Senator Julia Salazar said, “If this nomination is brought to the floor for a vote, I will vote no. I urge my colleagues to join me in rejecting this nomination. We know that if Justice LaSalle were confirmed to this position, it would solidify a conservative majority with serious material impact on women, workers, and all New Yorkers.”
Senator Samra Brouk said, “We’ve seen the damage that a radical, conservative court can do at the national level. We need judges in New York who are steadfast in their commitment to supporting working people and protecting our rights to bodily autonomy; Judge LaSalle’s record does not align with these needs. This nomination is a historic opportunity to lead with our values, and we must vote accordingly.”
Despite the opposition, LaSalle’s nomination has also garnered a lot of support, particularly from Attorney General Letitia James, Lt. Governor Antonio Delgado, Speaker Carl Heastie, Rev.

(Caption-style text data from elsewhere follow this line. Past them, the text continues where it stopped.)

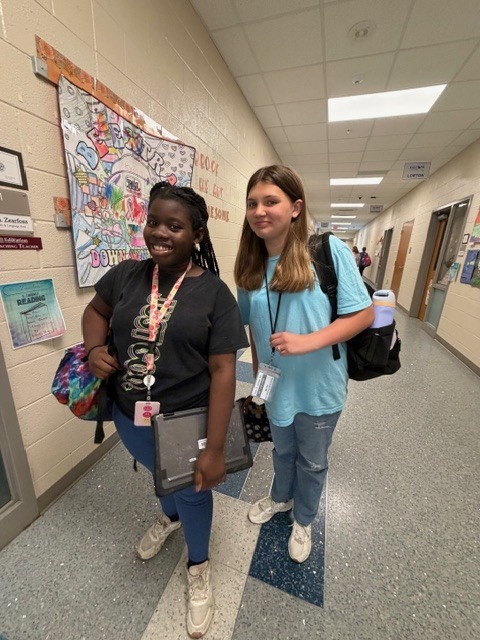 Two girls stand next to each other in the hallway and smile for the camera.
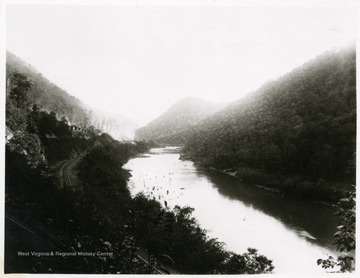 View of the river, railroad, and houses at Caperton, W. Va.<br />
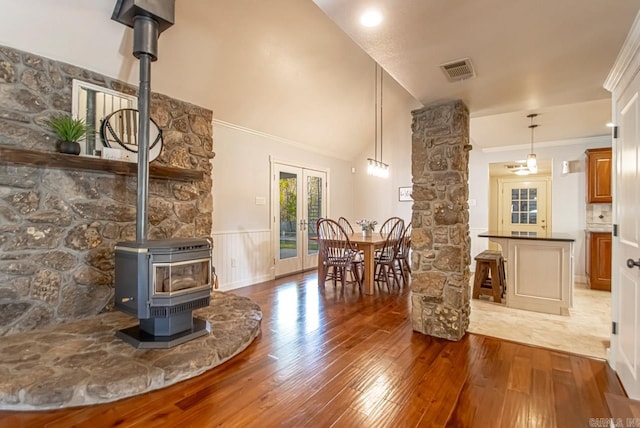 interior space with pendant lighting, hardwood / wood-style floors, high vaulted ceiling, and a wood stove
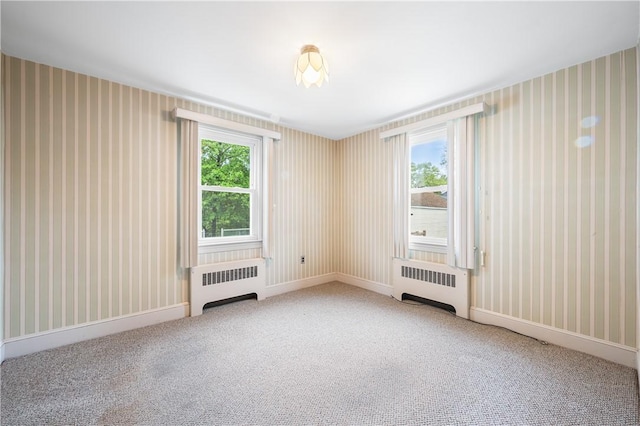 11 Homestead St, Smithfield, RI 02917 - carpeted empty room with radiator heating unit, wallpapered walls, healthy amount of natural light, and baseboards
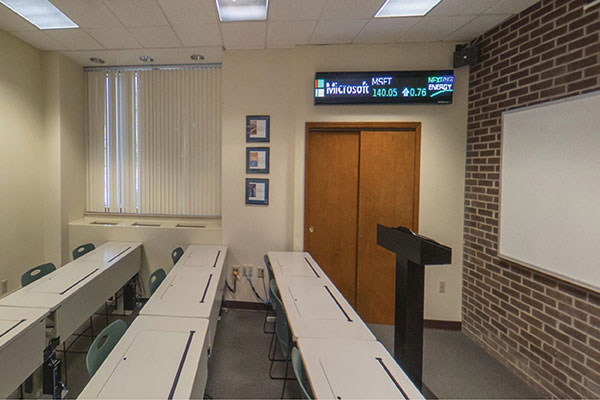 A classroom with the stock market displayed on the wall
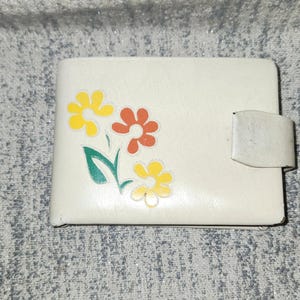 May include: Cream-colored wallet with a floral design. The wallet features a clasp closure and is decorated with yellow, orange, and yellow flowers with green stems and leaves. The wallet is rectangular in shape.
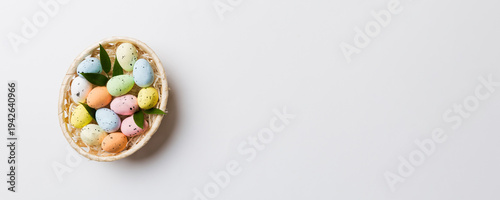 Wallpaper Mural Colorful Easter eggs in wicker basket against colored background, closeup. top view with copy space Torontodigital.ca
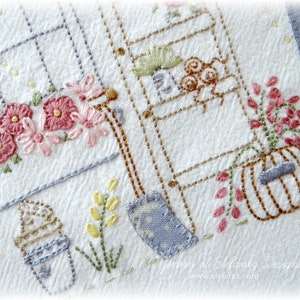 Könnte beinhalten: Nahaufnahme eines weißen Stoffes mit gestickten Details, darunter ein kleines Haus mit einem Fenster, eine Leiter, ein Kürbis und Blumen. Der Stoff ist mit braunem, blauem und rosa Garn gestickt.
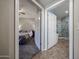 This entryway offers entry to the primary bedroom and bathroom at 10030 W Indian School Rd # 101, Phoenix, AZ 85037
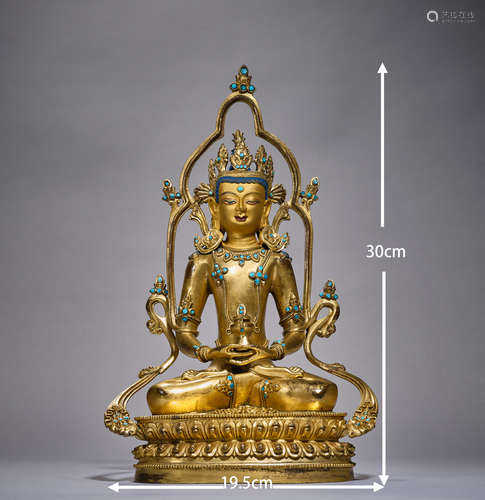 Gilded Buddha statues are inlaid with turquoise    鎏金佛像镶...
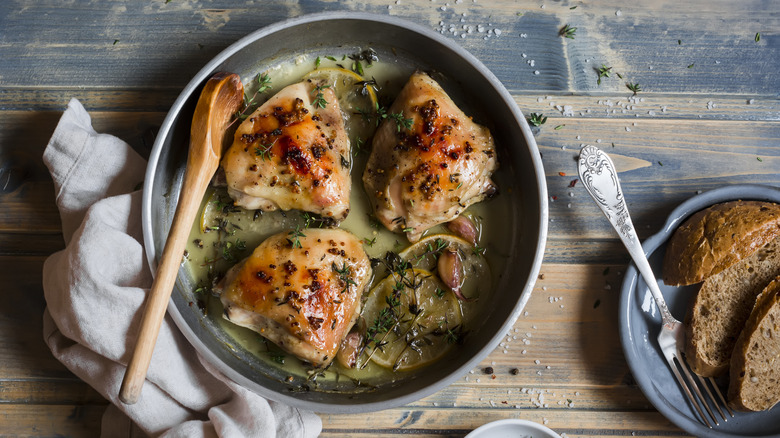Chicken thighs in pan with white wine sauce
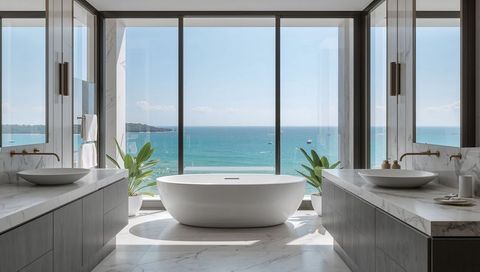 Freestanding tub overlooking turquoise ocean through panoramic glass in luxury bathroom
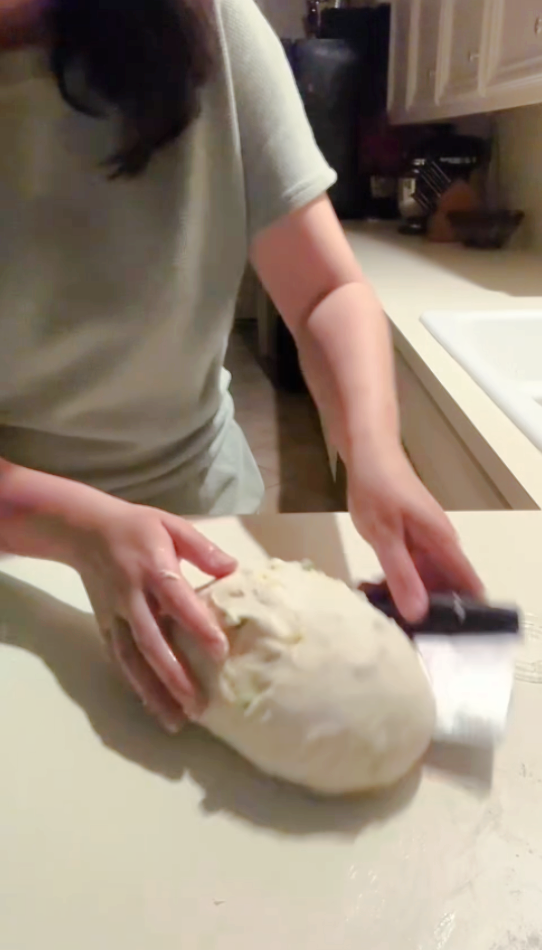 shaping the fall apple cinnamon sourdough with a bench scraper.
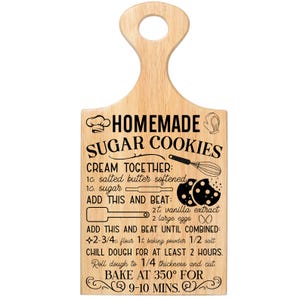 May include: Wooden cutting board with a handle, featuring a recipe for homemade sugar cookies. The text includes ingredients and baking instructions, such as "Bake at 350&deg; for 9-10 mins." The board has a light wood grain.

Al Sharpton, and several other politicians, as well as the Long Island Hispanic Bar Association and Latino Lawyers Association of Queens County.
When asked for a comment, the Governor’s office referred amNewYork Metro to the Governor’s comments from her recent press conference where she expressed her intentions to follow through on the nomination.
“I selected the very best person. Hector LaSalle has an exceptional record. He’ll be the person that’ll bring a fractured court together. He’ll be fair. He’ll be just. And a review of his 5,000 cases will reveal that. So that’s why the process will be to go to the committee, even if it’s stacked. He’ll have a hearing. We’ll go to the floor of the Senate because that’s what this constitution provides for,” said Hochul.
Updated at 4:50 p.m. on Jan. 9, 2023.